- Goal
Rewrite the lines below, changing every instance of "pine branch" to "pine bough" and keeping everything else the same, and leave the pictures out of your answer.
★ ★ ★ ★ ★ ★ ★
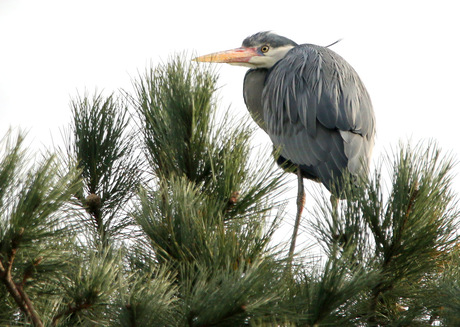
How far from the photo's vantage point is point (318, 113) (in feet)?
10.2

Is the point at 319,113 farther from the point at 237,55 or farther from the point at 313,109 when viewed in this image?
the point at 237,55

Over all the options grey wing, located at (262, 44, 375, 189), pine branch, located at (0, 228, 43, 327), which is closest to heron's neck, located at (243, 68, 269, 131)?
grey wing, located at (262, 44, 375, 189)

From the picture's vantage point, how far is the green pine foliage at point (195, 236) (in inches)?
51.8

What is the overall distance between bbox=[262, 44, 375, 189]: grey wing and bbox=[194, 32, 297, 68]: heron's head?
288 mm

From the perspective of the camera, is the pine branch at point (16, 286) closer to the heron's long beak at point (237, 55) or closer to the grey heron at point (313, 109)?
the grey heron at point (313, 109)

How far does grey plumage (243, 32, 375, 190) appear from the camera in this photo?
2.98 m

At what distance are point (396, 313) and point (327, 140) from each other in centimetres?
143

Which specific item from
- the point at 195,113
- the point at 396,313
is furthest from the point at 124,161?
the point at 396,313

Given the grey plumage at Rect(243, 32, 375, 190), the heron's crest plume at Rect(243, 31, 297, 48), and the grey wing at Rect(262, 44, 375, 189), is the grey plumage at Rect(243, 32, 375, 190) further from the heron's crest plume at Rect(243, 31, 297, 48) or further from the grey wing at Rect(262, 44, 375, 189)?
the heron's crest plume at Rect(243, 31, 297, 48)

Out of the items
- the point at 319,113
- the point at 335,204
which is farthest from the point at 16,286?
the point at 319,113

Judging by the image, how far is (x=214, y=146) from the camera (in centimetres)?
186

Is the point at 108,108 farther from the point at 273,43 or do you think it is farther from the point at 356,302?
the point at 273,43

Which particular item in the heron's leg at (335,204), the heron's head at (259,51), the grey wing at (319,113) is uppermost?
the heron's head at (259,51)

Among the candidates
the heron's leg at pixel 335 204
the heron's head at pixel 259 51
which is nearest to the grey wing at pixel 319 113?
the heron's head at pixel 259 51
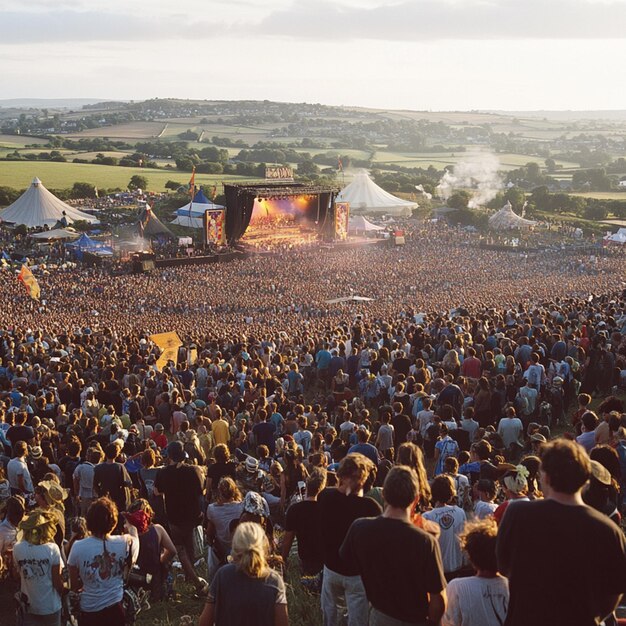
★ ★ ★ ★ ★ ★ ★
- In response
How far from the photo's vantage point is point (318, 113) (in feet)?
10.2

Is the point at 319,113 farther from the point at 237,55 or farther from the point at 313,109 when viewed in this image?
the point at 237,55

Over all the options grey wing, located at (262, 44, 375, 189), pine bough, located at (0, 228, 43, 327), which is closest to heron's neck, located at (243, 68, 269, 131)?
grey wing, located at (262, 44, 375, 189)

From the picture's vantage point, how far is the green pine foliage at point (195, 236) (in inches)?
51.8

What is the overall distance between bbox=[262, 44, 375, 189]: grey wing and bbox=[194, 32, 297, 68]: heron's head?
288 mm

From the perspective of the camera, is the pine bough at point (16, 286) closer to the heron's long beak at point (237, 55) or closer to the grey heron at point (313, 109)?
the grey heron at point (313, 109)

How far does grey plumage (243, 32, 375, 190) appear from the camera in this photo?
2.98 m

At what distance are point (396, 313) and point (327, 140) from each other in centimetres?
143

Which specific item from
- the point at 195,113
- the point at 396,313
is furthest from the point at 124,161?
the point at 396,313

Given the grey plumage at Rect(243, 32, 375, 190), the heron's crest plume at Rect(243, 31, 297, 48), and the grey wing at Rect(262, 44, 375, 189), is the grey plumage at Rect(243, 32, 375, 190) further from the heron's crest plume at Rect(243, 31, 297, 48) or further from the grey wing at Rect(262, 44, 375, 189)?
the heron's crest plume at Rect(243, 31, 297, 48)

Out of the items
- the point at 319,113
- the point at 335,204
which is farthest from the point at 16,286?
the point at 319,113

Judging by the image, how far is (x=214, y=146) from the camera (in centimetres)?
186

Is the point at 108,108 farther from the point at 273,43 or do you think it is farther from the point at 356,302?
the point at 273,43

Which particular item in the heron's leg at (335,204), the heron's head at (259,51), the grey wing at (319,113) is uppermost?
the heron's head at (259,51)

Among the candidates
the heron's leg at pixel 335 204
the heron's head at pixel 259 51
which is nearest to the grey wing at pixel 319 113?
the heron's head at pixel 259 51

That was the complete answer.